Uma semana depois da briga com o Cauã ter acontecido, eu ainda não estava falando com ele e tampouco ele me dirigia a palavra.

- Até quando vocês vão ficar com essa criancice? – minha mãe estava nervosa

Nem me dei ao trabalho de responder.

- Do que você está falando? – meu irmão se fez de sonso.

- Não se faça de desentendido. Onde já se viu dois irmãos ficarem sem se dirigir a palavra? E ainda mais sendo gêmeos?

- Não sei no que isso pode interferir – eu falei.

- Antes eu tivesse sido filho único – ele provocou.

- Taí, nisso eu concordo com você... Você poderia ter sido filho único. Não entendo porquê nós temos que ser gêmeos!!!

- Porque é da vontade de Deus – disse a minha mãe.

- Que baboseira – Cauã estava sem paciência.

- Não duvide dos desígnios de Deus, Cauã.

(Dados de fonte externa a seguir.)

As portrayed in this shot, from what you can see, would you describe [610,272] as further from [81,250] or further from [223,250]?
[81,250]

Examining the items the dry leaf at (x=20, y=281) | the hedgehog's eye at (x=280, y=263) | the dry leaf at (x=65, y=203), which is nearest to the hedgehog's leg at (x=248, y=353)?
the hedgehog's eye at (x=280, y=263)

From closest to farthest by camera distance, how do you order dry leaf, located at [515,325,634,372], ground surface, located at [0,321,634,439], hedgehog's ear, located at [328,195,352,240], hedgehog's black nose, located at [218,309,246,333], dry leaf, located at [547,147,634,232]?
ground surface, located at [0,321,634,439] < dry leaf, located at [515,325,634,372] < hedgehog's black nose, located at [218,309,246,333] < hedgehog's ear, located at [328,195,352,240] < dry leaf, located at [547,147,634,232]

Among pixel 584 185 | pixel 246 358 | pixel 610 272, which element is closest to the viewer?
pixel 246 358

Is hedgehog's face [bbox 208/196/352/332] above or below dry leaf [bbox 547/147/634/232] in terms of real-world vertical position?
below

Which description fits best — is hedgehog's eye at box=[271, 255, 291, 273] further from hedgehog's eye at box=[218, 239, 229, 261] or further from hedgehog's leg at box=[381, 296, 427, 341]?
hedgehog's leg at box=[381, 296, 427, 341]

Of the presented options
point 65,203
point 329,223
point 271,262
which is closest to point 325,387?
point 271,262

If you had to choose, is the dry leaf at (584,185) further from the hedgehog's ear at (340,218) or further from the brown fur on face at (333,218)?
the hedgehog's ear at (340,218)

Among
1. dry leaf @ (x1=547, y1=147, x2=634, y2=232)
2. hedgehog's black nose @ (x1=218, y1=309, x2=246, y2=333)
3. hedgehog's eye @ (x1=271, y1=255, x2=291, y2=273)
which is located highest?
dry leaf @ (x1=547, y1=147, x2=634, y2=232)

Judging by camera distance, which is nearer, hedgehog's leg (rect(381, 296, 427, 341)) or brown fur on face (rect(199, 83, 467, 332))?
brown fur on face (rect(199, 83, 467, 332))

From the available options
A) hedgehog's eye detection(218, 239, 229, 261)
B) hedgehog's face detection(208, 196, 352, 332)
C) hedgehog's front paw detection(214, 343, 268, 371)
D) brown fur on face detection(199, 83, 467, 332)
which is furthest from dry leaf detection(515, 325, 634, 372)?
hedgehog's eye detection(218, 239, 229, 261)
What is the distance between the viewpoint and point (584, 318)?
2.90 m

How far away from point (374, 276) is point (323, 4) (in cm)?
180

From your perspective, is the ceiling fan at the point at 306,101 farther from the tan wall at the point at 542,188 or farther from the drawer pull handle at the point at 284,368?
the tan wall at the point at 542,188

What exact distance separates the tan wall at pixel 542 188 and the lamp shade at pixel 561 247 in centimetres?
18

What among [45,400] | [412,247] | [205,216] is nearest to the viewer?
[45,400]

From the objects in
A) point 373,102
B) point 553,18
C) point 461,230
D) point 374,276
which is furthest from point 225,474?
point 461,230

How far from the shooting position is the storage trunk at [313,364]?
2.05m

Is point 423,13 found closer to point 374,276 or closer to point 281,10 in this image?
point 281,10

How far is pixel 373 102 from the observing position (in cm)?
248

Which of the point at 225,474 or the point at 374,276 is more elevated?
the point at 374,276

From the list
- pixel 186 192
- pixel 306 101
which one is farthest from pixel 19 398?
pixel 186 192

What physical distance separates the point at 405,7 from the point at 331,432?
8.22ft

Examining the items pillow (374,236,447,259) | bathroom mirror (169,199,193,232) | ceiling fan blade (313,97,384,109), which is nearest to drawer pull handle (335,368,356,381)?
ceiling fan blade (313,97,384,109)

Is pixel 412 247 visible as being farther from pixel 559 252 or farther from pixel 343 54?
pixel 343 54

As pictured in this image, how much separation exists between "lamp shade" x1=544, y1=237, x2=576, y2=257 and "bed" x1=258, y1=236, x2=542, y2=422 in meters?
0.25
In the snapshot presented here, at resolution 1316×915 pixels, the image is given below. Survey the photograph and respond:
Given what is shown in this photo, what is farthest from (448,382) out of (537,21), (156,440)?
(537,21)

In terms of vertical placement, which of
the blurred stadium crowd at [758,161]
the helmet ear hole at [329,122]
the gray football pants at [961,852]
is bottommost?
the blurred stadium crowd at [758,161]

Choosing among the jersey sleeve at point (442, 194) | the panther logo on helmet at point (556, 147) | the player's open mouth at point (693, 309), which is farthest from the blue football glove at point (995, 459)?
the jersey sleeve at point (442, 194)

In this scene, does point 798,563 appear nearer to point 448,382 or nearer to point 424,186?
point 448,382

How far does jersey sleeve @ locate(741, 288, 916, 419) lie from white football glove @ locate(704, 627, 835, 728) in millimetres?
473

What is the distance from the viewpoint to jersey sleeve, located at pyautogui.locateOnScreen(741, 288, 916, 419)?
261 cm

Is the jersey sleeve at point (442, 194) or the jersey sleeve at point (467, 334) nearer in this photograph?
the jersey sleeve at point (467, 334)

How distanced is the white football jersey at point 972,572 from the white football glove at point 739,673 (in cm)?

- Ai que papinho retrógrado – ele levantou da mesa.

- Vou pra escola que eu ganho mais –resmunguei.

- Desde que não vá comigo, você faz o que quiser – meu irmão me fuzilou com os olhos.

- Pode ficar bem tranquilo. Eu não pretendo ir com você. Sei bem qual é o caminho do colégio.

- Pelo menos nisso a gente concorda...

Deixei ele pra trás e saí de casa. A manhã estava um pouco gélida naquele dia.

- Bom dia – Joyce foi correndo me cumprimentar com um beijo.

- Bom dia, lindinha – ela era lindinha, mas eu não gostava dela como mulher.

Joyce me deu um beijo apaixonado.

- Quer almoçar em casa hoje?

- Não – respondi de imediato.

- Direto você.

- Ah, acho que ainda é cedo pra isso.

- Hum...

- Não vai me levar a mal, não né?

- Não, é claro que não.

- Vamos entrar? – indaguei.

- Seu irmão não para de olhar pra gente.

- Deixa aquele idiota pra lá.

- Ainda estão brigados?

- Qual a novidade? Nós sempre brigamos.

- Então vamos entrar.

Quando eu entrei no banheiro masculino, dei de cara com o Víctor. Nós nos olhamos por um tempo e depois ele questionou:

- Não vai falar comigo?

- Quando você resolver abrir a boca e me contar o que você andou espalhando ao meu respeito, quem sabe eu volte a falar com você.

- Mas eu não espalhei nada, Caio. Ou você acha que eu saí espalhando por aí o que você me contou?

- Eu realmente espero que não.

- Anda, volta a falar comigo... eu gosto tanto de você...

E eu também gostava dele.

- Tudo bem. Eu volto a falar com você, mas se eu souber que você está espalhando alguma coisa ao meu respeito, você vai se ver comigo!

Ele abriu um sorriso enorme.

- Não confia em mim?

- Pois é, não o suficiente.

- Então eu vou te mostrar que você pode confiar em mim...

- Só quero ver.

- Quando você vai largar a Joyce e ficar comigo?

- Olha aí. Tá vendo porquê eu não confio em você?

- Desculpa – ele fez uma carinha de triste. – Prometo que vou me policiar.

- Assim espero.

UMA SEMANA DEPOIS...

Eu salvei o meu trabalho em uma pasta e resolvi navegar um pouco pela internet. Li meus e-mails, respondi meus“scraps” do Orkut e em seguida, fucei em algumas comunidades da rede social.

Não detive a minha curiosidade e desejo e acabei entrando em uma comunidade gay. Meu coração disparou quando vi aquelas fotos e algo dentro da minha cueca deu sinal de vida.

- Está se divertindo? – ouvi a voz do meu pai atrás de mim e automaticamente senti meu coração parar de bater e um iceberg descer pela minha coluna dorsal.